ESG - Compound risks in climate scenarios: is the impact greater than the sum of the parts?
When using climate scenarios, it is important to be aware of the assumptions underlying, and limitations of, these scenarios. One of the limitations of current climate scenarios and models is that they do not incorporate compound risks. Compound risk can occur when more than one shock or hazard occurs in combination. The impacts on the economy and society can be non-linear, complex and the total impact may be more than the sum of the individual parts due to interactions between the shocks within for instance the environment, firms, households, and/or the economy at large. In this note, we explore compound risk and its potential drivers/transmission mechanisms. We find that these risks can be material and relevant.
If a climate shock combines with another (climate or otherwise) shock, these shocks may interact and compound
This compound risk may often be material and relevant
Transmission mechanisms are dependent on combination of shocks and country specifics
Indirect effects may be larger than the direct impact
Current models/tools are not equipped to fully quantify compound risk and therefore may well understate negative economic impacts
Combined shocks can interact and strengthen one another
A climate shock can combine with another shock of any origin. A physical climate shock can occur in combination with another physical climate shock, but also with a transition climate shock or any other shock, such as economic, financial, or other environmental. For instance, in 2020, many countries saw record-breaking extreme weather at the same time that the global Covid-19 pandemic unfolded (see for example ). As businesses and government coffers were already depleted by the pandemic, the shock absorption capacity for the weather-related damage was smaller and the impact thus larger. Going forward, a combination of climate and environmental risk seems a relevant example: there’s increasing recognition that climate change and biodiversity loss are linked together, resulting in underestimation of risk if only the climate damages are taken into account.
Research suggests that compound risks are often material and relevant
So how could such a compound shock be transmitted into the economy? The first-order effects of a shock are direct damages of the shock. Secondly, there are the indirect impacts on the economy as a whole and actors in it. In both the first and second order effects, there could be compounding impacts.
These compounding impacts should be dependent on hazard- and country specifics. combine a physical climate hazard and a Covid-19 emergency in different scenarios. In this example, firms’ revenues and production is hit by capital stock destruction from the natural disaster, while it is also hit by declining economic activity from the covid-19 emergency. This in turn hit firms’ profitability, which in turn transmits into, among others, employment and firms’ creditworthiness. This example also illustrates how indirect impacts can be larger than direct impacts.

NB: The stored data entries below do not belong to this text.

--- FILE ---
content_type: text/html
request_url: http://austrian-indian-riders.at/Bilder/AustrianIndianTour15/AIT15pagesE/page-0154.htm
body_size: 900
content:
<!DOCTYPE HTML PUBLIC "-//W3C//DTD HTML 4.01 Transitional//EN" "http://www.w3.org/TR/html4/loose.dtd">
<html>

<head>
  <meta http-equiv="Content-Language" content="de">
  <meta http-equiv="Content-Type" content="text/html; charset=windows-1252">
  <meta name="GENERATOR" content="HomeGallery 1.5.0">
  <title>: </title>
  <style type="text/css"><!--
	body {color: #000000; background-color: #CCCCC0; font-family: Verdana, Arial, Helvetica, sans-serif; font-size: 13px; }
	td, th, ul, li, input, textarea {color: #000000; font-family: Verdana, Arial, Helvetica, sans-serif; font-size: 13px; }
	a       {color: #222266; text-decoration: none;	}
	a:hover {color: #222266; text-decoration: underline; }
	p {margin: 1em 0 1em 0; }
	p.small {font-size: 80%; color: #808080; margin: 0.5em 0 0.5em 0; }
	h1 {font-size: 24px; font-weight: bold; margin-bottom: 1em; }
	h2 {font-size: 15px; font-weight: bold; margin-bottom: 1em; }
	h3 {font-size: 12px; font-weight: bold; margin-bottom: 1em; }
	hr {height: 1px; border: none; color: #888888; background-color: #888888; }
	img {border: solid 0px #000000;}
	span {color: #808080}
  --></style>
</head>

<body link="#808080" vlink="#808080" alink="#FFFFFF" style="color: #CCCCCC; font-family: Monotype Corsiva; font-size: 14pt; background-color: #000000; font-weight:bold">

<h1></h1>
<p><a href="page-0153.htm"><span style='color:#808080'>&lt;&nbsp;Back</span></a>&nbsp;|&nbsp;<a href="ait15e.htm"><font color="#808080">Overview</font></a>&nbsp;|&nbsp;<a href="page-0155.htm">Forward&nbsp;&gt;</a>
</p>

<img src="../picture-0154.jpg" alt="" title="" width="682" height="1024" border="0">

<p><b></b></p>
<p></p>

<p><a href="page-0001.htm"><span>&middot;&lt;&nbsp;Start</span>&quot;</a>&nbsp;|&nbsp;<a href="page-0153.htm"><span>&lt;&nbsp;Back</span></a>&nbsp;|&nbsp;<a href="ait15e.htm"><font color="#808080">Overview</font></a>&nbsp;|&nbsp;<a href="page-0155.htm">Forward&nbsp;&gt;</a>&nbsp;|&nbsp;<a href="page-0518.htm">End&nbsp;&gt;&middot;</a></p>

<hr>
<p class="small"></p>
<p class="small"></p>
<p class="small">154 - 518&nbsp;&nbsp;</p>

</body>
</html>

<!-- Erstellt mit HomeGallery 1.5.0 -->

The indirect impact of both shocks in this example is on firms’ production and household demand, amplifying the impact. This in turn can then affect employment, wages, and households’ wealth, and this then creates a feedback on demand. This can lead to long-lasting effects on the economy. This study finds that the indirect impacts can be 50% larger than the scale of the sum of the individual shocks. Other research on historical instances of compound events also suggests that many major crises are caused by compound effects. The interaction of risks can give rise to a prolonged out of equilibrium state of he economy. Firms, households, and investors behave differently in these circumstances. The uncertainty leads to risk aversion and economic scarring. In particular, this refers to long-lasting effects and slow recovery (hysteresis).

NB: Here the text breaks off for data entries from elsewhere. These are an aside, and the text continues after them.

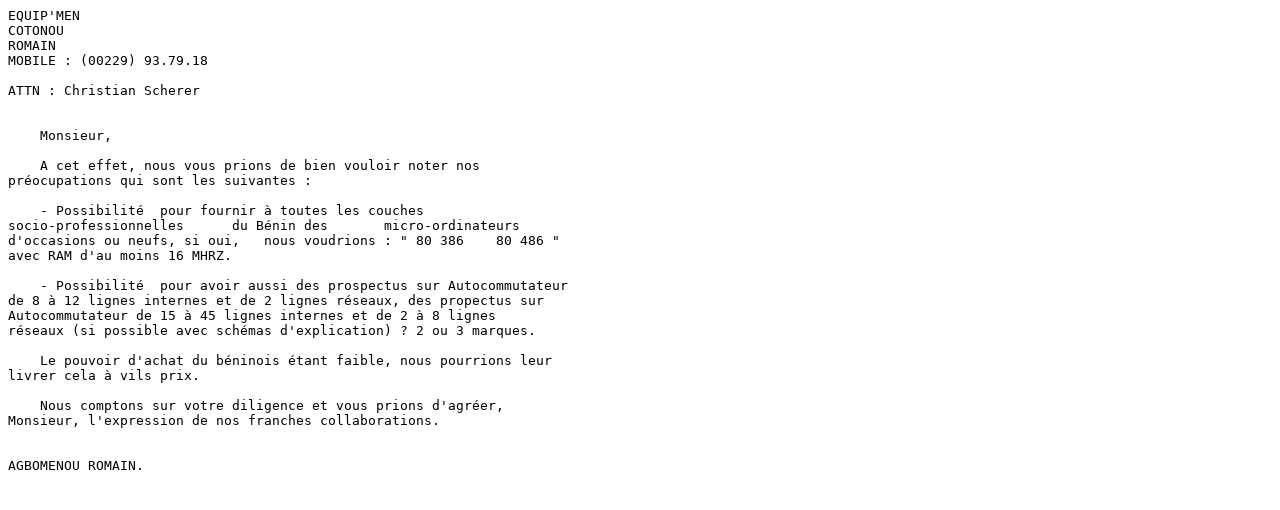

--- FILE ---
content_type: text/plain; charset=iso-8859-1
request_url: https://www.admi.net/mail/benin.4Nov00.txt
body_size: 559
content:
EQUIP'MEN
COTONOU
ROMAIN
MOBILE : (00229) 93.79.18

ATTN : Christian Scherer


    Monsieur,

    A cet effet, nous vous prions de bien vouloir noter nos 
préocupations qui sont les suivantes :

    - Possibilité  pour fournir à toutes les couches 
socio-professionnelles      du Bénin des       micro-ordinateurs 
d'occasions ou neufs, si oui,   nous voudrions : " 80 386    80 486 "  
avec RAM d'au moins 16 MHRZ.

    - Possibilité  pour avoir aussi des prospectus sur Autocommutateur 
de 8 à 12 lignes internes et de 2 lignes réseaux, des propectus sur 
Autocommutateur de 15 à 45 lignes internes et de 2 à 8 lignes  
réseaux (si possible avec schémas d'explication) ? 2 ou 3 marques.

    Le pouvoir d'achat du béninois étant faible, nous pourrions leur 
livrer cela à vils prix.

    Nous comptons sur votre diligence et vous prions d'agréer, 
Monsieur, l'expression de nos franches collaborations.


AGBOMENOU ROMAIN.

Current models/tools are not equipped to fully quantify compound risk
Current climate scenarios do not (fully) include compound risks. Firstly, these risks are very uncertain and challenging to assess quantitatively, in both probability and severity. In addition, the current generation of tools and models are currently limited in their ability to capture compound shocks. For instance catastrophe (cat) models (the CLIMADA model that is used for modelling flood and tropical typhoon risk in the phase IV NGFS scenario is such a cat model), which are used to estimate the direct impacts of climate-related shocks, cannot capture compound shocks or indirect impacts.
Integrated Assessment Models (IAMs), a common tool for economic impact assessment of climate change, assume that the impact of extreme weather events can be represented as damage functions that connect temperatures to economic losses. This assumption limits the ability of the current generation of IAMs to capture the effects of compounding climate shocks. Such impacts would need to be included in the form of an adjustment of the damage functions. In addition, the macroeconomic model transmitting the climate scenario into the general macro economy usually is a general equilibrium model. These models typically assume that agents have rational expectations and hysteresis plays no role. They rely on equilibrium assumptions which may not be valid.
Conclusion
Compound risks seem to be material and relevant in many instances. Compound risks are not completely taken into account in current models and tools. As a result, risk is underestimated. This underestimation could be harmful if observers are not aware of this. Impacts flowing from climate scenarios should be used recognizing the limitations.